=== 文本摘錄 ===
關鍵詞提取所使用逆向文件頻率(IDF)文本語料庫能夠切換成自定義語料庫的路徑

* 用法: jieba.analyse.set_idf_path(file_name) # file_name爲自定義語料庫的路徑
* 自定義語料庫示例:https://github.com/fxsjy/jieba/blob/master/extra_dict/idf.txt.big
* 用法示例:https://github.com/fxsjy/jieba/blob/master/test/extract_tags_idfpath.py

關鍵詞提取所使用中止詞(Stop Words)文本語料庫能夠切換成自定義語料庫的路徑

* 用法: jieba.analyse.set_stop_words(file_name) # file_name爲自定義語料庫的路徑
* 自定義語料庫示例:https://github.com/fxsjy/jieba/blob/master/extra_dict/stop_words.txt
* 用法示例:https://github.com/fxsjy/jieba/blob/master/test/extract_tags_stop_words.py

關鍵詞一併返回關鍵詞權重值示例

* 用法示例:https://github.com/fxsjy/jieba/blob/master/test/extract_tags_with_weight.py

### 基於 TextRank 算法的關鍵詞抽取

* jieba.analyse.textrank(sentence, topK=20, withWeight=False, allowPOS=('ns', 'n', 'vn', 'v')) 直接使用,接口相同,注意默認過濾詞性。

=== 附框選的照片標註 ===
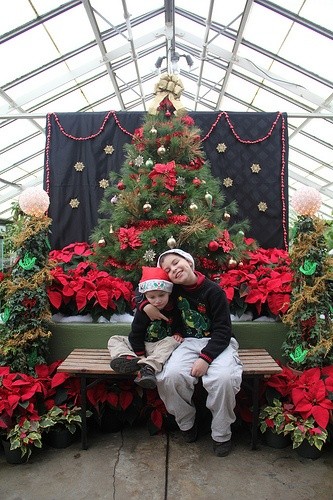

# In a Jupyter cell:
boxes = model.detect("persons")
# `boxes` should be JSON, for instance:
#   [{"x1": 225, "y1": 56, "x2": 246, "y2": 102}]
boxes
[
  {"x1": 107, "y1": 265, "x2": 185, "y2": 390},
  {"x1": 134, "y1": 248, "x2": 244, "y2": 458}
]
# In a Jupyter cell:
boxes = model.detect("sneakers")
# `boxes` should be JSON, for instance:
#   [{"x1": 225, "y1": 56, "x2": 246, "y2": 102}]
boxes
[
  {"x1": 134, "y1": 364, "x2": 157, "y2": 389},
  {"x1": 110, "y1": 355, "x2": 144, "y2": 373}
]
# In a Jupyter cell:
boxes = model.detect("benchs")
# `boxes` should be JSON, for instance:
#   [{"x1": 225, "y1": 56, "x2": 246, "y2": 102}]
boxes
[{"x1": 56, "y1": 348, "x2": 283, "y2": 451}]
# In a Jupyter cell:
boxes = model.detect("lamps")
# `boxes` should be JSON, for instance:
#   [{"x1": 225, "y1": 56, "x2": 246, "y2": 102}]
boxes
[
  {"x1": 155, "y1": 56, "x2": 167, "y2": 68},
  {"x1": 179, "y1": 54, "x2": 194, "y2": 67}
]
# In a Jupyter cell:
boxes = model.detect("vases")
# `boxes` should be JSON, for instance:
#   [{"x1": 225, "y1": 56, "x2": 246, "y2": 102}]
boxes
[
  {"x1": 101, "y1": 414, "x2": 120, "y2": 433},
  {"x1": 262, "y1": 428, "x2": 291, "y2": 449},
  {"x1": 48, "y1": 430, "x2": 68, "y2": 449},
  {"x1": 1, "y1": 436, "x2": 22, "y2": 464},
  {"x1": 295, "y1": 438, "x2": 324, "y2": 460}
]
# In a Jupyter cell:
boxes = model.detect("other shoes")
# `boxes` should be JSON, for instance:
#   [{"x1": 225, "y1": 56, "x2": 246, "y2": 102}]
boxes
[
  {"x1": 181, "y1": 423, "x2": 197, "y2": 442},
  {"x1": 215, "y1": 440, "x2": 232, "y2": 457}
]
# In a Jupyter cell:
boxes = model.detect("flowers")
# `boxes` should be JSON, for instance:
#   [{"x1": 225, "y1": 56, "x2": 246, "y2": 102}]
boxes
[
  {"x1": 45, "y1": 241, "x2": 295, "y2": 323},
  {"x1": 0, "y1": 358, "x2": 333, "y2": 463}
]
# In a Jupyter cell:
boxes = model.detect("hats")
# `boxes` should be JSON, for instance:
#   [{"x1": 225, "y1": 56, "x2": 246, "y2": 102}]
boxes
[
  {"x1": 138, "y1": 266, "x2": 173, "y2": 293},
  {"x1": 157, "y1": 249, "x2": 194, "y2": 271}
]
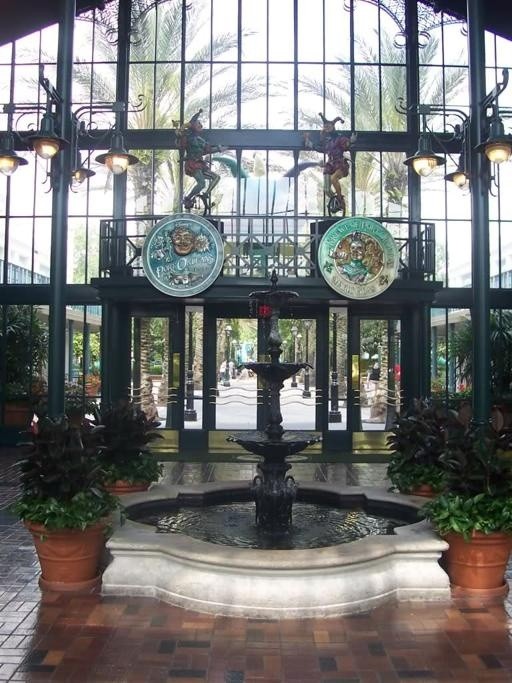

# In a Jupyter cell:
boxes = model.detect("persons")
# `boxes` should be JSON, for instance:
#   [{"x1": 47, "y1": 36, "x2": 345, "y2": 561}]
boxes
[
  {"x1": 367, "y1": 362, "x2": 380, "y2": 396},
  {"x1": 176, "y1": 109, "x2": 220, "y2": 209},
  {"x1": 338, "y1": 232, "x2": 379, "y2": 284},
  {"x1": 304, "y1": 113, "x2": 357, "y2": 211},
  {"x1": 169, "y1": 227, "x2": 195, "y2": 256}
]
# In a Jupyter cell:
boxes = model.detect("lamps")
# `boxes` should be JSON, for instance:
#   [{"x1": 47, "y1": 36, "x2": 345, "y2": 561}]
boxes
[
  {"x1": 0, "y1": 100, "x2": 138, "y2": 183},
  {"x1": 404, "y1": 105, "x2": 511, "y2": 189}
]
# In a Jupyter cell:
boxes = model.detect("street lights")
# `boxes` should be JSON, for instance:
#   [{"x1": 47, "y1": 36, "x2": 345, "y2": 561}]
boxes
[
  {"x1": 301, "y1": 319, "x2": 313, "y2": 398},
  {"x1": 394, "y1": 67, "x2": 512, "y2": 427},
  {"x1": 0, "y1": 64, "x2": 149, "y2": 424},
  {"x1": 224, "y1": 325, "x2": 232, "y2": 387},
  {"x1": 291, "y1": 326, "x2": 299, "y2": 387}
]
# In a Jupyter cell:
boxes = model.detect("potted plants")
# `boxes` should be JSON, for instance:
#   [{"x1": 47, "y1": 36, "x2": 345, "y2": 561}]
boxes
[
  {"x1": 2, "y1": 306, "x2": 46, "y2": 431},
  {"x1": 19, "y1": 412, "x2": 122, "y2": 590},
  {"x1": 98, "y1": 399, "x2": 166, "y2": 495},
  {"x1": 384, "y1": 395, "x2": 511, "y2": 598}
]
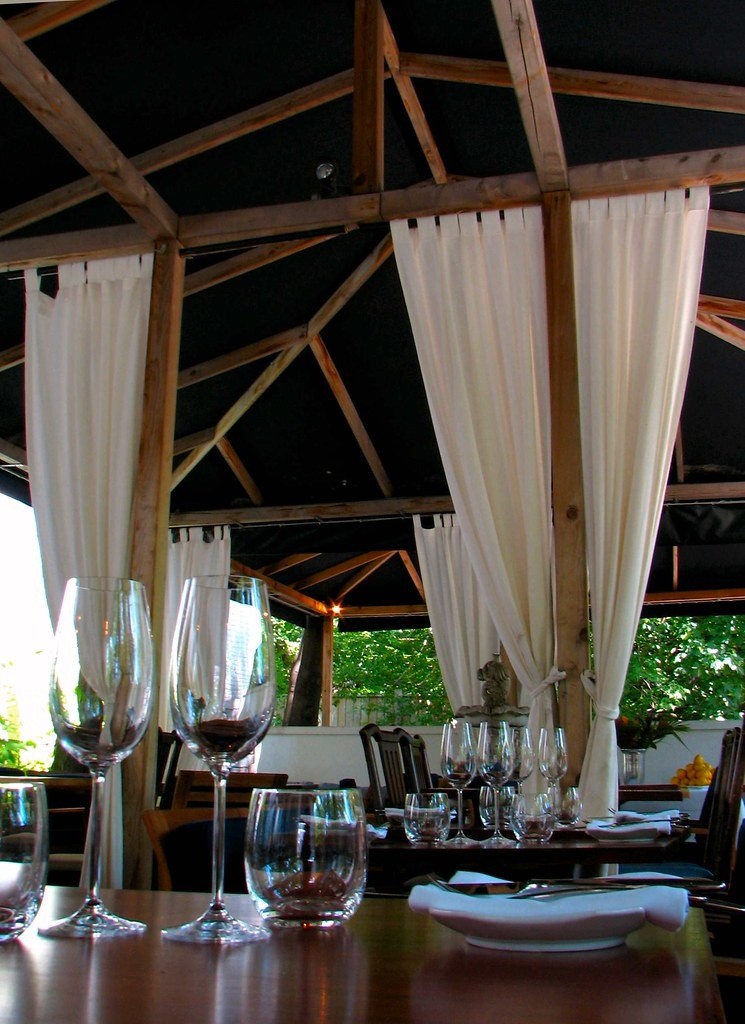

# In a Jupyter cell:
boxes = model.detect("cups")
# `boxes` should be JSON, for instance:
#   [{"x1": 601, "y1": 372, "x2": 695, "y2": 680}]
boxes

=== 任務說明 ===
在這段關於 jieba 關鍵詞提取的文本中，要把中止詞(Stop Words)文本語料庫切換成自定義語料庫的路徑，應使用哪個函數？ 作答時用不到這些資料。

=== 練習結果 ===
jieba.analyse.set_stop_words(file_name)